### Given records
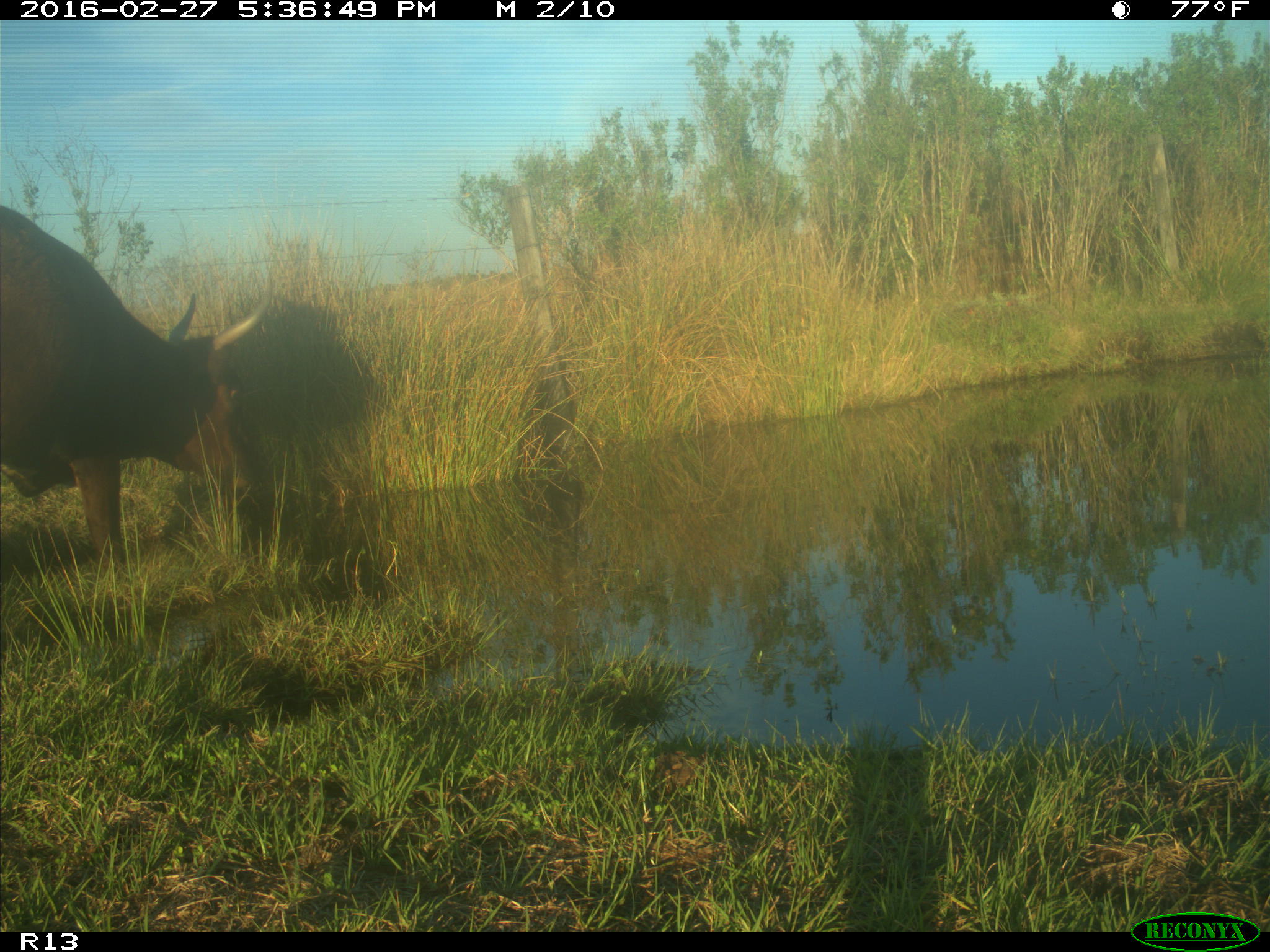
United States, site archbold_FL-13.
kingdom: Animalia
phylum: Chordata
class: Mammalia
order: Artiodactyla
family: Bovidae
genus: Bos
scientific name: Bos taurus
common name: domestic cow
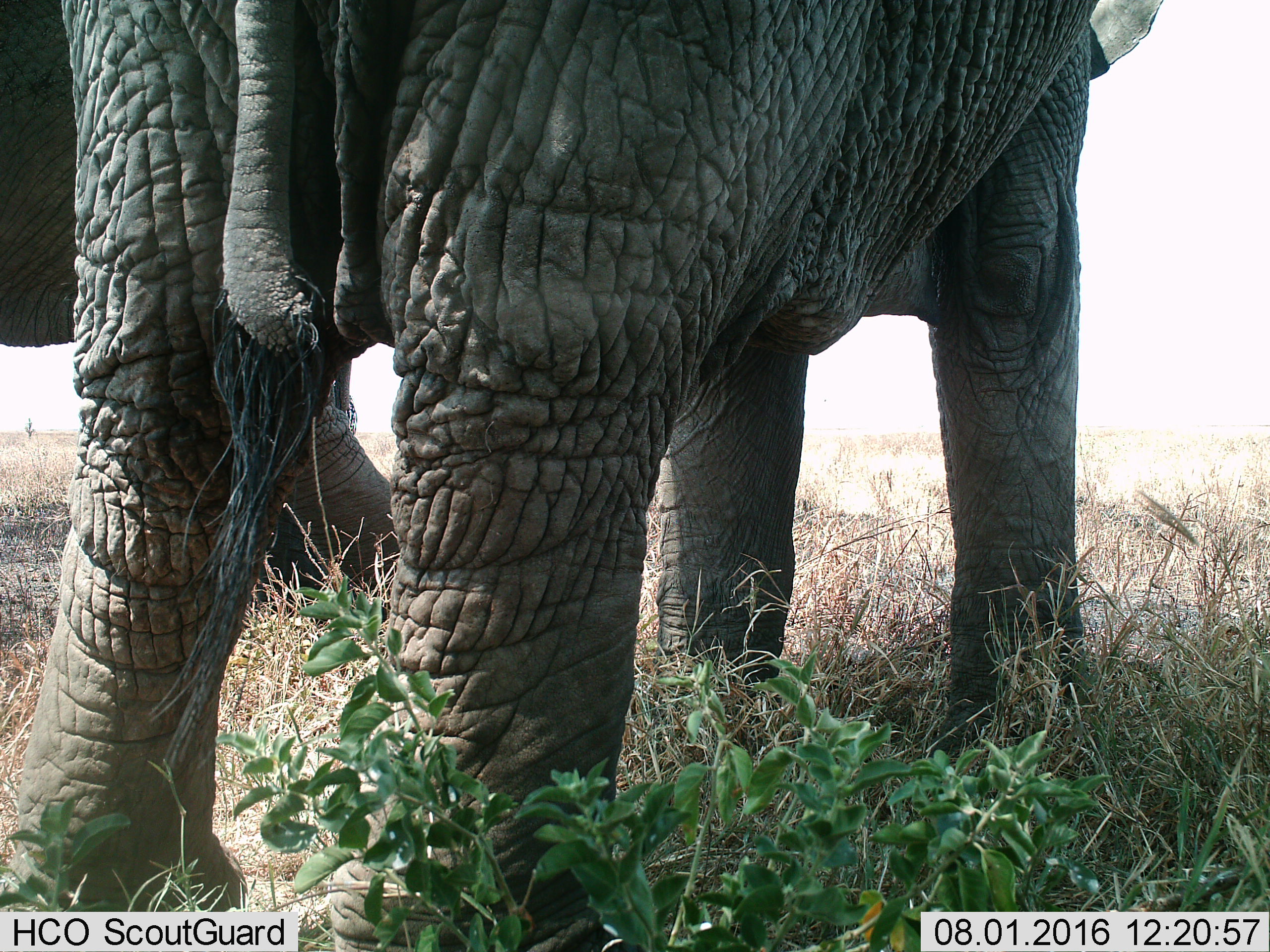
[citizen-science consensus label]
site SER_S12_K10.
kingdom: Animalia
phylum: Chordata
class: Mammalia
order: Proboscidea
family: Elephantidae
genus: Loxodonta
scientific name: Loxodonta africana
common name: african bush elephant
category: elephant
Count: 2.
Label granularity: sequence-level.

### Task requirements
The job is to return the listing above exactly, minus its pictures.

### Result
United States, site archbold_FL-13.
kingdom: Animalia
phylum: Chordata
class: Mammalia
order: Artiodactyla
family: Bovidae
genus: Bos
scientific name: Bos taurus
common name: domestic cow
[citizen-science consensus label]
site SER_S12_K10.
kingdom: Animalia
phylum: Chordata
class: Mammalia
order: Proboscidea
family: Elephantidae
genus: Loxodonta
scientific name: Loxodonta africana
common name: african bush elephant
category: elephant
Count: 2.
Label granularity: sequence-level.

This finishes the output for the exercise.